They have carefully scrutinized reviews of Conviction so they can gather a consensus on what did and didn’t work - it’s a ”sweet and sour” experience said Beland. Blacklist arrives March 2013.
The creative director admits he and another producer were ”brought in because it wasn’t going well,” referring to Conviction’s creation. Despite this trouble it retailed well.
”We changed the direction and kind of shipped the game in two years. So Conviction is very sweet and sour for me,” Maxime Beland told Joystiq in an interview. He and his team went through over 80 reviews to gauge what was liked and what was loathed in general, and from there they started to build Blacklist.

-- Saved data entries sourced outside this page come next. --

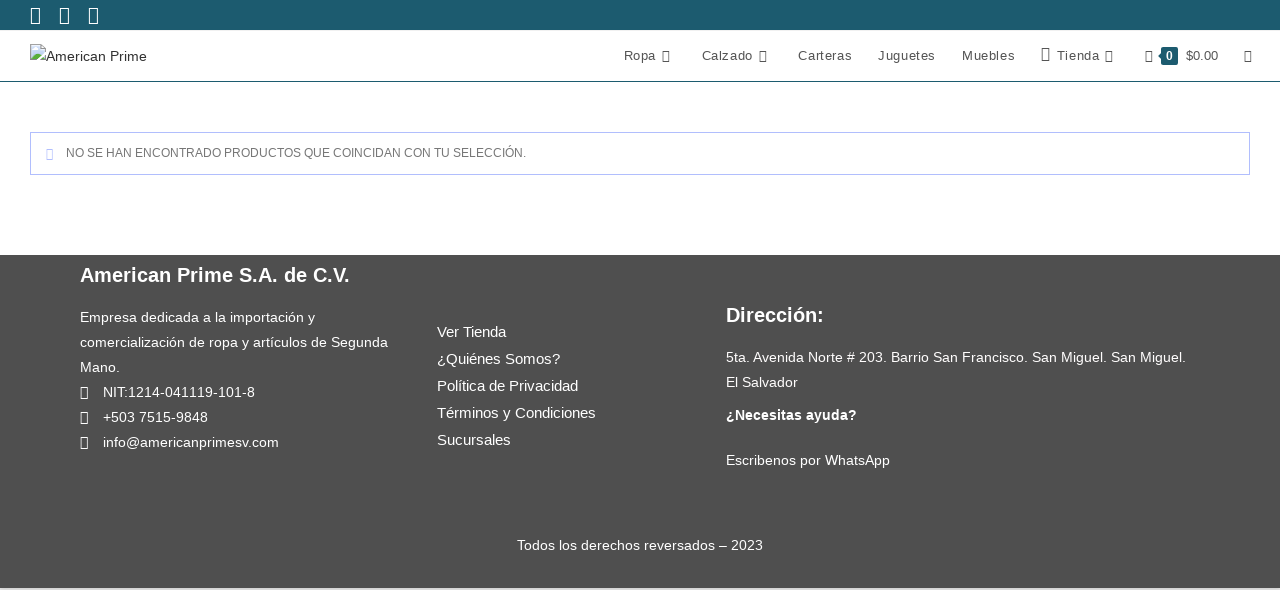

--- FILE ---
content_type: text/css
request_url: https://americanprimesv.com/wp-content/uploads/elementor/css/post-1012.css?ver=1685467635
body_size: 152
content:
.elementor-1012 .elementor-element.elementor-element-c8deaae:not(.elementor-motion-effects-element-type-background), .elementor-1012 .elementor-element.elementor-element-c8deaae > .elementor-motion-effects-container > .elementor-motion-effects-layer{background-color:#000000B0;}.elementor-1012 .elementor-element.elementor-element-c8deaae{transition:background 0.3s, border 0.3s, border-radius 0.3s, box-shadow 0.3s;}.elementor-1012 .elementor-element.elementor-element-c8deaae > .elementor-background-overlay{transition:background 0.3s, border-radius 0.3s, opacity 0.3s;}.elementor-1012 .elementor-element.elementor-element-dbb74fc .elementor-heading-title{color:#FFFFFF;}.elementor-1012 .elementor-element.elementor-element-275434f:not(.elementor-motion-effects-element-type-background), .elementor-1012 .elementor-element.elementor-element-275434f > .elementor-motion-effects-container > .elementor-motion-effects-layer{background-color:#000000B0;}.elementor-1012 .elementor-element.elementor-element-275434f{transition:background 0.3s, border 0.3s, border-radius 0.3s, box-shadow 0.3s;}.elementor-1012 .elementor-element.elementor-element-275434f > .elementor-background-overlay{transition:background 0.3s, border-radius 0.3s, opacity 0.3s;}.elementor-1012 .elementor-element.elementor-element-b8f1edd .elementor-icon-list-icon i{color:#FFFFFF;}.elementor-1012 .elementor-element.elementor-element-b8f1edd .elementor-icon-list-icon svg{fill:#FFFFFF;}.elementor-1012 .elementor-element.elementor-element-b8f1edd{--e-icon-list-icon-size:14px;}.elementor-1012 .elementor-element.elementor-element-b8f1edd .elementor-icon-list-text{color:#FFFFFF;}.elementor-1012 .elementor-element.elementor-element-140f750{--e-icon-list-icon-size:14px;}.elementor-1012 .elementor-element.elementor-element-140f750 .elementor-icon-list-text{color:#FFFFFF;}.elementor-1012 .elementor-element.elementor-element-140f750 .elementor-icon-list-item:hover .elementor-icon-list-text{color:#81B9CB;}.elementor-1012 .elementor-element.elementor-element-140f750 .elementor-icon-list-item > .elementor-icon-list-text, .elementor-1012 .elementor-element.elementor-element-140f750 .elementor-icon-list-item > a{font-family:"Roboto", Sans-serif;font-size:15px;font-weight:400;}.elementor-1012 .elementor-element.elementor-element-140f750 > .elementor-widget-container{padding:13px 13px 13px 13px;}.elementor-1012 .elementor-element.elementor-element-637251e .elementor-heading-title{color:#FFFFFF;}.elementor-1012 .elementor-element.elementor-element-390f39e{color:#FFFDFD;}.elementor-1012 .elementor-element.elementor-element-9090ddf{color:#FFFFFF;}.elementor-1012 .elementor-element.elementor-element-9090ddf > .elementor-widget-container{margin:-32px 0px 0px 0px;}.elementor-1012 .elementor-element.elementor-element-48d1f7d > .elementor-widget-container{margin:-104px 9px 0px 0px;}.elementor-1012 .elementor-element.elementor-element-c243d0f:not(.elementor-motion-effects-element-type-background), .elementor-1012 .elementor-element.elementor-element-c243d0f > .elementor-motion-effects-container > .elementor-motion-effects-layer{background-color:#000000B0;}.elementor-1012 .elementor-element.elementor-element-c243d0f{transition:background 0.3s, border 0.3s, border-radius 0.3s, box-shadow 0.3s;}.elementor-1012 .elementor-element.elementor-element-c243d0f > .elementor-background-overlay{transition:background 0.3s, border-radius 0.3s, opacity 0.3s;}.elementor-1012 .elementor-element.elementor-element-a940d4e{color:#FFFFFF;}@media(min-width:768px){.elementor-1012 .elementor-element.elementor-element-81bfeb8{width:30.173%;}.elementor-1012 .elementor-element.elementor-element-cdfca00{width:26.503%;}.elementor-1012 .elementor-element.elementor-element-53be4e1{width:42.988%;}}@media(max-width:1024px){.elementor-1012 .elementor-element.elementor-element-48d1f7d > .elementor-widget-container{margin:-111px -20px 0px 0px;}}@media(max-width:767px){.elementor-1012 .elementor-element.elementor-element-48d1f7d > .elementor-widget-container{margin:-105px -122px 0px 0px;}}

The creative director called Conviction a ”stepping stone,” with fans reacting quite well to its more action-orientated gameplay over its more stealth compulsory past. The Ubisoft boss describes what player profiles his team have formulated and then built Blacklists gameplay around.
”We have these three player profiles, player archetypes in our heads,” he says. ”We have the ghost player, that doesn’t want to kill or get detected. We’ve got our action/tank/killer player on the other end of the spectrum, that just wants to throw frag grenades, blind fire, shoot people in the head. And then in the middle, we have what we call the panther.”
The panther profile is what he calls ”clean, tactical” execution where the player doesn’t fully utilise stealth but rather a well-oiled and quiet traversal. ”So we’re building the game with those three archetypes in mind.”
”The game takes place about six months after Conviction,” he continued.
”We’re making a much bigger singleplayer story, co-op, spies vs mercs,” Béland promises. ”And blurring the lines between all of these modes, I think, is going to make this a huge game.” Splinter Cell: Blacklist releases on Xbox 360, PS3 and PC March 2013. Not long ago Ubisoft released a ghost playthrough of their E3 revealed gameplay.